## Your task
Answer these questions from the text on the capitalist economy:
(a) Where did large American companies first ship their manufacturing plants?
(b) Which movement does the writer find encouraging?
(c) By removing what do multinationals and international banks threaten economic hardship?

## Source text
This social nature of an economy is being lost in the 21st century. Workers are barely recognized as human beings but are just becoming machines that happen to come to work every day, needing week ends off and some amount of vacation time. Teamwork is becoming less important in some industries where the mantra is becoming just 'do your job' which unfortunately fails to recognize the benefits of teamwork. Personal failure, such as becoming unemployed in this profit-oriented economy, is now considered the fault of that person who might be claimed did not work hard enough rather than as the fault of a system that no longer respects its workers. In this work environment where the benefits of working hard are being eroded, is it not natural to expect fewer will work as hard as before?
There are other negative aspects to the current capitalist system. The extent that each company works with the natural resources like air and water are also subject to whatever local government agency is monitoring them. The large American companies (and some from other countries) found a convenient way around that unfortunate 'problem' by shipping their manufacturing plants first to Mexico, and after noticing some wage pressures there, later to China and Southeast Asia where the governments were willing to sacrifice their workers and their local environments (with the low wages, poor working conditions, and toxic pollution) to get companies to move there.
The original social structure of an economic model where the local community is able to monitor and protect against abuse of people and resources has been lost. The multinationals and the international banks are able to threaten economic hardship, by the removal of jobs and/or financial support, if their demands are not met.
When economies are managed with extortion as one of the foundations and the governments (and/or their agencies) are often openly in collusion with those corporations, I find it encouraging the Occupy Wall Street movement has found many people willing to publicly demonstrate during the current economic crisis. Unfortunately I cannot yet envision how the current capitalist system (at its current point of evolution) can be improved into one that is more humane. That transition must be difficult given how pervasive the current system is. I expect it to take many large public demonstrations to start a change, given the government has the army with guns and the corporations have the money with its control.

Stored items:
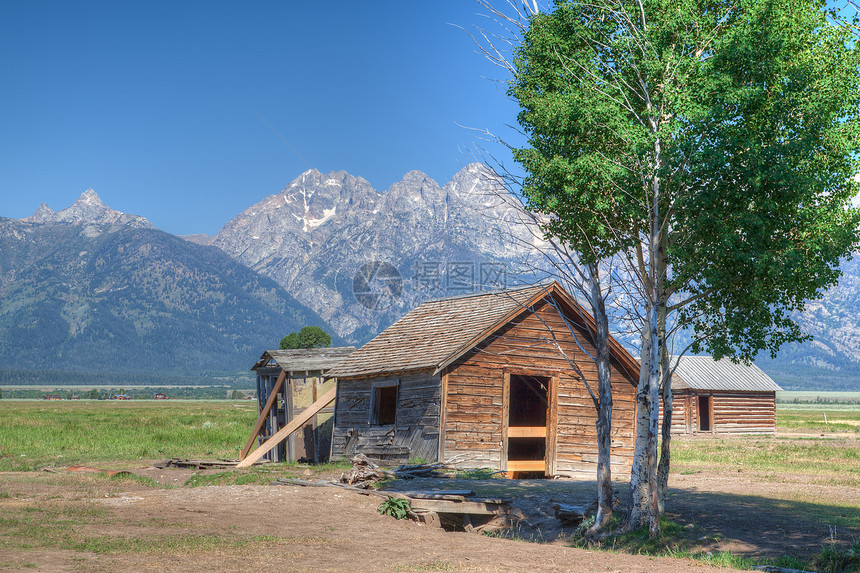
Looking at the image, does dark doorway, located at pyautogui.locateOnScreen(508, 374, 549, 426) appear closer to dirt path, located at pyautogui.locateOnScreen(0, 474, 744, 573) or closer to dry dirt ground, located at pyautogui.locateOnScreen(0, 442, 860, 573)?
dry dirt ground, located at pyautogui.locateOnScreen(0, 442, 860, 573)

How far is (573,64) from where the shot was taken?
16.8 meters

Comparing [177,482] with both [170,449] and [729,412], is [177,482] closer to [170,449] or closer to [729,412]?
[170,449]

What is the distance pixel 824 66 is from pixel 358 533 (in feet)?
38.6

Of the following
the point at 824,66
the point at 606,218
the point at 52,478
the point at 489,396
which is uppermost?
the point at 824,66

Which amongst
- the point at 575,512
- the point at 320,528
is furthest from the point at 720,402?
the point at 320,528

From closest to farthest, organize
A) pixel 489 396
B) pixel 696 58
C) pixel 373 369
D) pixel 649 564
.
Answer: pixel 649 564 → pixel 696 58 → pixel 489 396 → pixel 373 369

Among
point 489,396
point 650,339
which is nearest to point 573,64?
point 650,339

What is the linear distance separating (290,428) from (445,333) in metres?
6.21

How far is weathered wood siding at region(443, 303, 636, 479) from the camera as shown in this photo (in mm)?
24297

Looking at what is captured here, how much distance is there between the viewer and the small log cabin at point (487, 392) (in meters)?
24.3

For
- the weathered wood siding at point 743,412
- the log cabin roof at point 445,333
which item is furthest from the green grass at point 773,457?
the weathered wood siding at point 743,412

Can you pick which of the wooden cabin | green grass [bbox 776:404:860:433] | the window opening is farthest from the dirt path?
green grass [bbox 776:404:860:433]

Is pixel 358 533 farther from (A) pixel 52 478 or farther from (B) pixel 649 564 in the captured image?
(A) pixel 52 478

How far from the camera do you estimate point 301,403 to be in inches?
1158
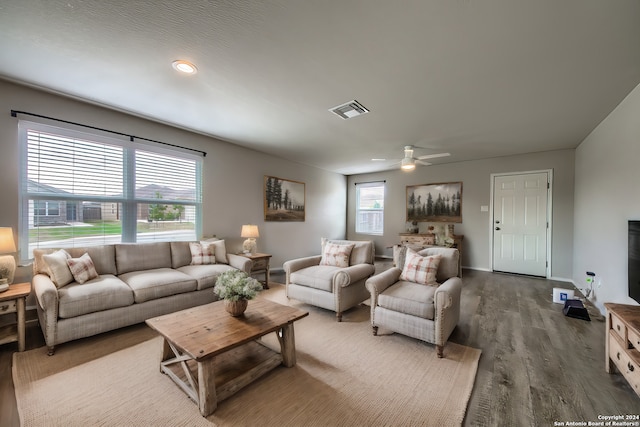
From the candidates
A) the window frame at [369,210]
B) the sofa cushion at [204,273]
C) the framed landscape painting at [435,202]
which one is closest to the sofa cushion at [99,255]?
the sofa cushion at [204,273]

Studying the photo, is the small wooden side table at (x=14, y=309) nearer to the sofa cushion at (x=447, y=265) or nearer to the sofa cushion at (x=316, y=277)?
the sofa cushion at (x=316, y=277)

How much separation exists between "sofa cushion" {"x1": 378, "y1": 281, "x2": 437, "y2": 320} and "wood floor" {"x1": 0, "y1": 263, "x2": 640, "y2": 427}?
559mm

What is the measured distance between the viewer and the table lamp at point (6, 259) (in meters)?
2.27

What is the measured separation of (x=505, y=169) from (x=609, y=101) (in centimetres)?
262

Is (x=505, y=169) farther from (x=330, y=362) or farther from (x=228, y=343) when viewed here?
(x=228, y=343)

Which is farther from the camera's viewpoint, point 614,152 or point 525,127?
point 525,127

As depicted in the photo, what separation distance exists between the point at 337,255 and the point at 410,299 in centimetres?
132

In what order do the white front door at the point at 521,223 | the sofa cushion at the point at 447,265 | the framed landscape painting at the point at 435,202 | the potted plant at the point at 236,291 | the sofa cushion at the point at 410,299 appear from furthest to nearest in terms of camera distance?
the framed landscape painting at the point at 435,202 < the white front door at the point at 521,223 < the sofa cushion at the point at 447,265 < the sofa cushion at the point at 410,299 < the potted plant at the point at 236,291

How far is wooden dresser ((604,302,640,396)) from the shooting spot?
1611mm

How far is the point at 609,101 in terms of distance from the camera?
2.80 metres

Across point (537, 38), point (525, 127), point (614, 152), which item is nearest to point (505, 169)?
point (525, 127)

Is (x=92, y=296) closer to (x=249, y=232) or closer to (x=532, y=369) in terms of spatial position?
(x=249, y=232)

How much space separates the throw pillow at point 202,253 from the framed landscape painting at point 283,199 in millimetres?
1596

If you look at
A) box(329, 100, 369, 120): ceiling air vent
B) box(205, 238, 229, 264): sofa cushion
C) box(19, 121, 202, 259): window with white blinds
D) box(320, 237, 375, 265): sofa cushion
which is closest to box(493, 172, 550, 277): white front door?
box(320, 237, 375, 265): sofa cushion
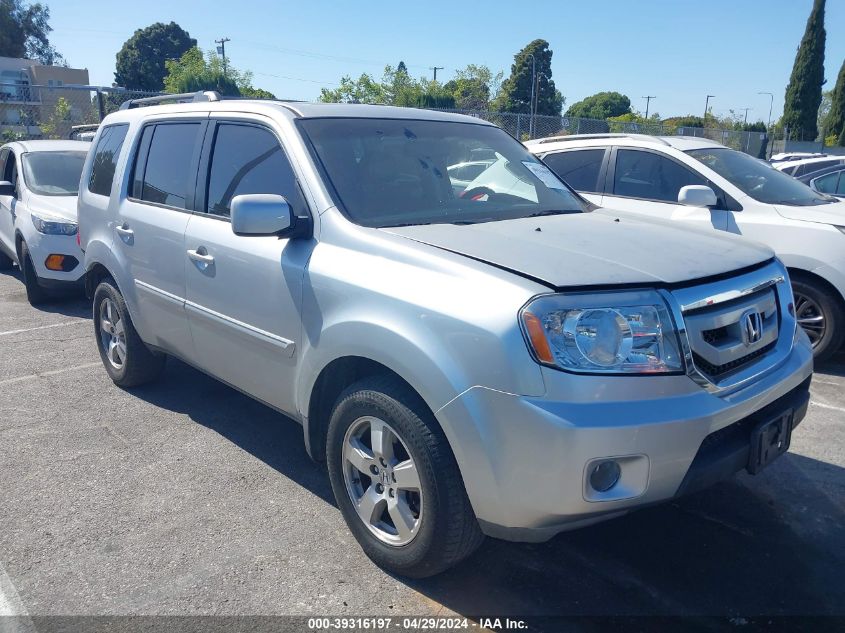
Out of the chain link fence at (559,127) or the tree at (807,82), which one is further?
the tree at (807,82)

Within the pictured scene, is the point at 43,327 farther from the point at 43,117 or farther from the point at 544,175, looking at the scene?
the point at 43,117

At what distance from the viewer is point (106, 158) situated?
5.13 meters

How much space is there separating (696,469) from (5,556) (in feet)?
9.60

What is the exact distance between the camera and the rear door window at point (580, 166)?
6.79m

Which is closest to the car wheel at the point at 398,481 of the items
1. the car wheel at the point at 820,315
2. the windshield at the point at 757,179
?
the car wheel at the point at 820,315

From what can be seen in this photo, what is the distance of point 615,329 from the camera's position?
2.45 metres

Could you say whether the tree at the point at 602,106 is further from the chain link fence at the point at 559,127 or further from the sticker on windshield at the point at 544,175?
the sticker on windshield at the point at 544,175

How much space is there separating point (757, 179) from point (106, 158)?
533cm

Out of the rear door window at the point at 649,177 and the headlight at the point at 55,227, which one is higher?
the rear door window at the point at 649,177

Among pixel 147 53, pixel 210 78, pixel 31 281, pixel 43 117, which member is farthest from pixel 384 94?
pixel 147 53

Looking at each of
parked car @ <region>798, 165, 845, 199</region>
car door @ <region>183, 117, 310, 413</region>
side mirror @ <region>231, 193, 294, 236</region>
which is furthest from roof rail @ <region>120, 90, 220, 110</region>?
parked car @ <region>798, 165, 845, 199</region>

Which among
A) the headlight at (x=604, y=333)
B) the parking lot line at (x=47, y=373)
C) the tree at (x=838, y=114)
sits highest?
the tree at (x=838, y=114)

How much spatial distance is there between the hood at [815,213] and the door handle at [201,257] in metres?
4.52

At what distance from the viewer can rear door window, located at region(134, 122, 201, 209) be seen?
13.7ft
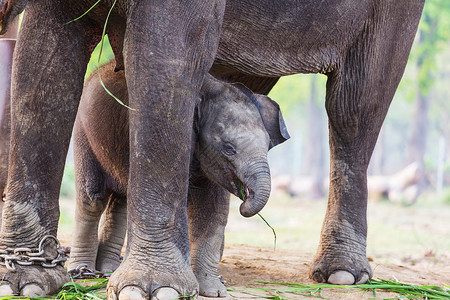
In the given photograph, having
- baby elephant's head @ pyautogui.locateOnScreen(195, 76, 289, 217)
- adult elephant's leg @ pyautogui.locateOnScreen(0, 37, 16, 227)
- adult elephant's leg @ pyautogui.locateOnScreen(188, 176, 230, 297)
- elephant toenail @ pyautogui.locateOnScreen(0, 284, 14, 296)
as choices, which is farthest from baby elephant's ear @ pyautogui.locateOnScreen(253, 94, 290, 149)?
adult elephant's leg @ pyautogui.locateOnScreen(0, 37, 16, 227)

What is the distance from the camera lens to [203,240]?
3.35 metres

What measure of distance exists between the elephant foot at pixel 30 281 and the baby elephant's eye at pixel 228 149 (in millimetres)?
904

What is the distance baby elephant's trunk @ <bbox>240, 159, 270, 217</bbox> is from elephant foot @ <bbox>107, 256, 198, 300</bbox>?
0.36 m

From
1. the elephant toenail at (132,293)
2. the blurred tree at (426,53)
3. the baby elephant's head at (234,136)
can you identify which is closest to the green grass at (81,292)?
the elephant toenail at (132,293)

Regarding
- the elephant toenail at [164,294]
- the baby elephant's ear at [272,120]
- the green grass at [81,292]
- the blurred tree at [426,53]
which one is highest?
the blurred tree at [426,53]

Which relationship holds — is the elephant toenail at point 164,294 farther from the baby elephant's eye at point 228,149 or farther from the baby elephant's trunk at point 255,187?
the baby elephant's eye at point 228,149

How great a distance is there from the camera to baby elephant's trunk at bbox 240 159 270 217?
287cm

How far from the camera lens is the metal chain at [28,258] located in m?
2.92

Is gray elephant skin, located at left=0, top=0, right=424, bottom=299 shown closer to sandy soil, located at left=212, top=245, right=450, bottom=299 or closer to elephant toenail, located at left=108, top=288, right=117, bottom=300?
elephant toenail, located at left=108, top=288, right=117, bottom=300

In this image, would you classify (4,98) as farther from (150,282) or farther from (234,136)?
(150,282)

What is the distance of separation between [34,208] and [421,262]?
458 cm

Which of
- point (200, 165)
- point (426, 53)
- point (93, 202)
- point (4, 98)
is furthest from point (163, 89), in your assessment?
point (426, 53)

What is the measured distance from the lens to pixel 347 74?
14.3 ft

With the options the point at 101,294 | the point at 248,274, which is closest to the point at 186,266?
the point at 101,294
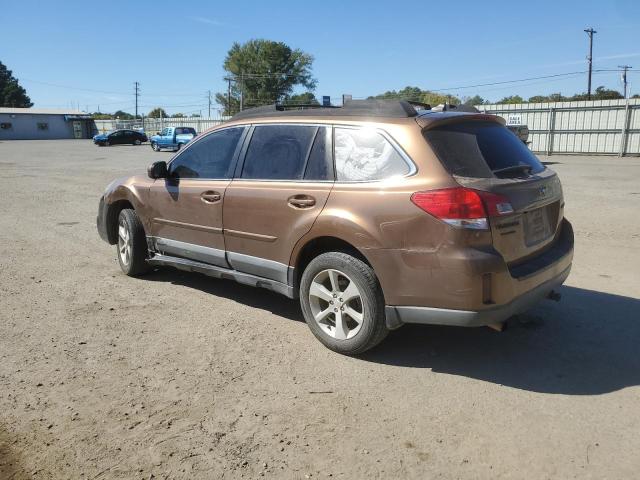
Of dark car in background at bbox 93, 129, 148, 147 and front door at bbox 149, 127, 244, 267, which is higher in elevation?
dark car in background at bbox 93, 129, 148, 147

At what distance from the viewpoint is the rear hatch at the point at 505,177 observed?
350 cm

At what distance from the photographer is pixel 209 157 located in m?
5.11

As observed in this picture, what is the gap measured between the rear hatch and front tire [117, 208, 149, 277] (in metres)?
3.51

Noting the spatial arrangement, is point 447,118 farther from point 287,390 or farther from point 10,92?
point 10,92

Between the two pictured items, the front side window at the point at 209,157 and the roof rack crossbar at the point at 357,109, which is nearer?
the roof rack crossbar at the point at 357,109

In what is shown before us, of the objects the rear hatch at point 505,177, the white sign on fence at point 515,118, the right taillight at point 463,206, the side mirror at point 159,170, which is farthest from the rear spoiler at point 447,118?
the white sign on fence at point 515,118

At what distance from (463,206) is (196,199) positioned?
263 centimetres

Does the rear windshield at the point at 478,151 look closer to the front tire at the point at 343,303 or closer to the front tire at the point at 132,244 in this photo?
the front tire at the point at 343,303

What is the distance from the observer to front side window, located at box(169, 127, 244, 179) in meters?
4.91

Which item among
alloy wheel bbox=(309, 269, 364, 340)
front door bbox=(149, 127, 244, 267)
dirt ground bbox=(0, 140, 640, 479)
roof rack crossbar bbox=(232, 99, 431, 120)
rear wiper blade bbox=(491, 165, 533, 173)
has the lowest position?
dirt ground bbox=(0, 140, 640, 479)

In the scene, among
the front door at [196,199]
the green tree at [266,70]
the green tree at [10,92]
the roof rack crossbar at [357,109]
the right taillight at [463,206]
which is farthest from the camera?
the green tree at [10,92]

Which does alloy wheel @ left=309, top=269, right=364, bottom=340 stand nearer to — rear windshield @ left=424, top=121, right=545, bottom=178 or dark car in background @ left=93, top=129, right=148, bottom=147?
rear windshield @ left=424, top=121, right=545, bottom=178

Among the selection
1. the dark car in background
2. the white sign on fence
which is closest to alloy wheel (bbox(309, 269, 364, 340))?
the white sign on fence

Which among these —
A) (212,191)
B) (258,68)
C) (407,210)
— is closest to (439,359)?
(407,210)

## Response to the exercise
(a) Mexico
(b) The Occupy Wall Street movement
(c) Jobs and/or financial support